Leitartikel Hajo Zenker zum Billionen-Dollar-Wert von Apple Apples Billionen-Wert sollte ein Weckruf sein

Hajo Zenker.
Hajo Zenker. © Foto: Gerd Markert
Berlin / Hajo Zenker 04.08.2018

Die Digitalisierung der Wirtschaft ist nicht nur ein Schlagwort. Das hat das Durchbrechen der Billionen-Grenze beim Apple-Börsenwert noch einmal unterstrichen. Denn im Ranking der weltweit wertvollsten Unternehmen stehen neben Apple Amazon, die Google-Mutter Alphabet, Microsoft und Facebook ganz oben – mittlerweile ergänzt  um die chinesischen Digitalriesen Alibaba und Tencent. Die meisten klassischen Industrien der alten Welt sind abgeschlagen. Die Autoindustrie, Deutschlands ganzer Stolz, rangiert unter ferner liefen.

Im Gegensatz zur im Jahr 2000 geplatzten Dotcom-Blase, wo Investoren plötzlich auffiel, dass die börsennotierten Internet-Geschäftsideen reihenweise nicht tragfähig waren, oder dem heutigen Geldvernichter Tesla, wo Investoren dem begnadeten Visionen-Verkäufer Elon Musk noch immer abnehmen, dass er mit Elektroautos letztlich in die schwarzen Zahlen fährt, stehen die Zeichen für die etablierten Digitalkonzerne weiter auf Erfolg.
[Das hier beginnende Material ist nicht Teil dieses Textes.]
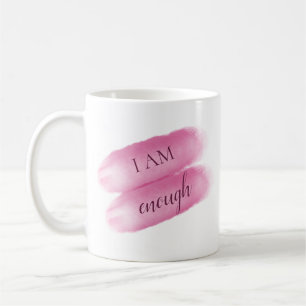 Simple Inspiring Quote I Am Enough Affirmation Coffee Mug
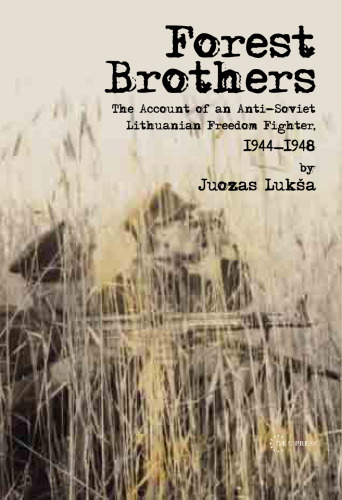 Forest Brothers: The Account of an Anti-soviet Lithuanian Freedom Fighter, 1944-1948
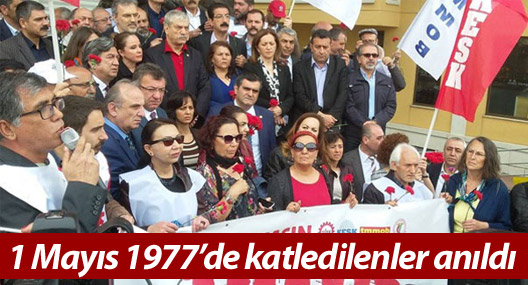 1 Mayıs 1977’de katledilenler Kazancı Yokuşu’nda anıldı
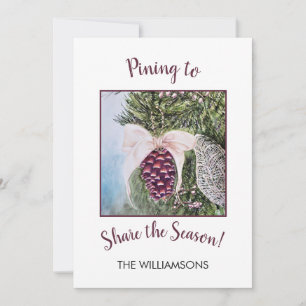 Pining to Share the Christmas Season Holiday Card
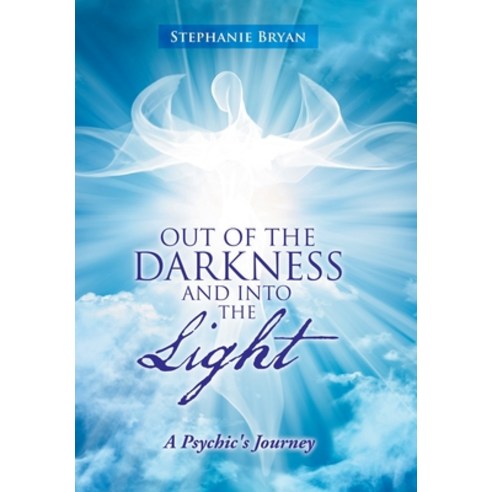 Out of the Darkness and into the Light: A Psychic''s Journey Hardcover, Balboa Press, English, 9781982254674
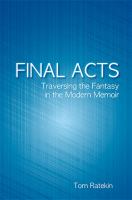 Final acts traversing the fantasy in the modern memoir /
Und damit das Erreichen der Billionen-Grenze auch durch die ­Apple-Verfolger.

Das liegt einerseits daran, dass sich rund um das Internet heutzutage prächtig verdienen lässt. Wenn man es richtig anstellt. Apple hat im vergangenen Quartal unfassbare elfeinhalb Milliarden Dollar Gewinn eingefahren. Facebook kam auf fünf Milliarden, Alphabet auf drei Milliarden, Amazon auf zweieinhalb Milliarden. Aber auch die Chinesen streichen satte Überschüsse ein. Tencent, bekannt für Smartphone-Spiele und die Universal-App WeChat, machte einen Profit von fast vier Milliarden Dollar. Der Online-Marktplatz-Betreiber Alibaba kam auf gut eine Milliarde.
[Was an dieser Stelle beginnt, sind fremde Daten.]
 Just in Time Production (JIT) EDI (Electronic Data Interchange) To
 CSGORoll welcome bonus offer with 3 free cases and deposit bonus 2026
Und damit das so bleibt, wird das Geschäft auf immer mehr Bereiche ausgeweitet. Zwar ist Apple für die meisten Kunden vor allem der Konzern, der mit dem iPhone das Handy-Geschäft umgekrempelte. Längst aber hat der einst reine Computerhersteller diversifiziert, gerade wird an Technologien für selbstfahrende Autos und Datenbrillen genauso gearbeitet wie am Sammeln und Verwalten von Gesundheitsdaten. Google ist längst nicht mehr nur eine Suchmaschine, sondern investiert in selbstfahrende Autos, Robotik, Drohnen. Amazon veränderte das Kaufverhalten nachhaltig, bietet riesige Server-Farmen, einen Streamingdienst und forscht an künstlicher Intelligenz. Die Trends des Internetzeitalters werden weit weg von Europa gesetzt.
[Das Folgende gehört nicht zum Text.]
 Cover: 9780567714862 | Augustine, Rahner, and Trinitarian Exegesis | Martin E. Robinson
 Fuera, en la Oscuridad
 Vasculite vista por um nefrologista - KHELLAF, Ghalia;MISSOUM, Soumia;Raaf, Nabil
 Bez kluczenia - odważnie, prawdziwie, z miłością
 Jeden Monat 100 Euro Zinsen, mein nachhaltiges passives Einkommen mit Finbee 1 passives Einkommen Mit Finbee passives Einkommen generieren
Kein Wunder, dass Apple so viel wert ist wie die 15 größten Dax-Unternehmen zusammen. Deutschland ist ein Land voller wunderbarer Produkte. Doch vieles wird durch die Digitalisierung auf den Kopf gestellt. Bei all dem, was heute schon und morgen noch viel mehr das Leben bestimmt, sind Amerikaner und mittlerweile Chinesen weit vorn: Selbst die erfolgsverwöhnten Autohersteller Daimler, VW und BMW hat die Angst erfasst, bei der Allmacht von Apple und Google unter die Räder zu kommen. Deshalb muss man schnell die richtigen Entscheidungen treffen. Und viel Geld in die Hand nehmen. Der Börsenjubel über Apple & Co sollte für Deutschland ein Weckruf sein.